───── 本文抜粋

ホンダをやめてコミュニケーションの専門家になった男の転機

『写真:AFLO』

 

 有波康治さん(56)が30年間勤めた自動車メーカーのホンダ(本田技研工業)を辞めたのは、53歳のときだ。「どうして?」「なぜ今?」みんなから不思議がられた。

 

 辞める決断に至るまでには仕事や人間関係の悩みなどがあった。それで、人間心理とコミュニケーションに関する学問を学び、自分自身と向き合う時間が多くなっていた。

 

「かつて自分が人生で大事にしたいことは何かと考えたとき、五つの言葉が出てきました。『わくわく』『一生懸命』『楽しむ』『人の役に立つ』『人の生きる力になる』。

 

 では、ホンダの仕事であてはまるものがあるだろうか? 心からそう思えるものはありませんでした。

 

 一方で、ホンダの仕事で得られるものを考えると、『安定』『お金』『地位』『名誉』でした。しかし、これらは私が人生でなにより大切にしたいものではないことに気がつきました」

 

 車が好きだった有波さんは、大学を出るとホンダに就職した。会社の個性や独創性に憧れた。モノを作る会社は、モノにその理念が出る。モノを通して共感できるのがいいと思った。最初の配属先は総務・人事部門だった。

──────────

◆ 課題内容 1
本文をもとに、次の問いにそれぞれ答えてください。
(a) 有波さんがホンダを辞めたのは何歳のときですか。
(b) ホンダの仕事で得られるものとして挙げられている四つは何ですか。
(c) 有波さんのホンダでの最初の配属先はどこでしたか。

───── 提供データ

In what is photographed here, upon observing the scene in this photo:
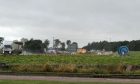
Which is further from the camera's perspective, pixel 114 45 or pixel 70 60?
pixel 114 45

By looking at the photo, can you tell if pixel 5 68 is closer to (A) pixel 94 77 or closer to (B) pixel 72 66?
(B) pixel 72 66

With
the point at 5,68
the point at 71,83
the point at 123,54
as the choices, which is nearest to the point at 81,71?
the point at 5,68

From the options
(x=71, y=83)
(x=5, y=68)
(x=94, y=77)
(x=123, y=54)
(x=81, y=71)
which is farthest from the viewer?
(x=123, y=54)

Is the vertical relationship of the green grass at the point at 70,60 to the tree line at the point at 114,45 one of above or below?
below

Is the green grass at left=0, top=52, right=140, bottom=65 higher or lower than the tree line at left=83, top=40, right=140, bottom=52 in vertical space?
lower

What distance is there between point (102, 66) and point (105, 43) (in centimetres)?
Result: 12364

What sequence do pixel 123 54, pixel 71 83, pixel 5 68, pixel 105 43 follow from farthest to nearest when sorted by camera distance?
pixel 105 43 → pixel 123 54 → pixel 5 68 → pixel 71 83

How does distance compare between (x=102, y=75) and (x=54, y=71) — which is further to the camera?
(x=54, y=71)

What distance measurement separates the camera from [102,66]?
29.5 m

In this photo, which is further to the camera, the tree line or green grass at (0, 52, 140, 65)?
the tree line

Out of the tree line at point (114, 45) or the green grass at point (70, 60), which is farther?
the tree line at point (114, 45)

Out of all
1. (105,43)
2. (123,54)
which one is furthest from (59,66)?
(105,43)

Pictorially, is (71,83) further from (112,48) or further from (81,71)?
(112,48)

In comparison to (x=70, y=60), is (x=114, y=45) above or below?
above
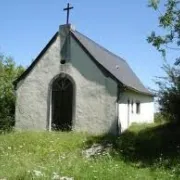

──────────

◆ 課題内容 2
データの行のうち、「In comparison to」を含む行からデータの最後の行までを、一字一句そのまま書き写してください。画像は含めないでください。

◆ 出力結果 1
(a) 53歳
(b) 安定、お金、地位、名誉
(c) 総務・人事部門

◆ 出力結果 2
In comparison to (x=70, y=60), is (x=114, y=45) above or below?
above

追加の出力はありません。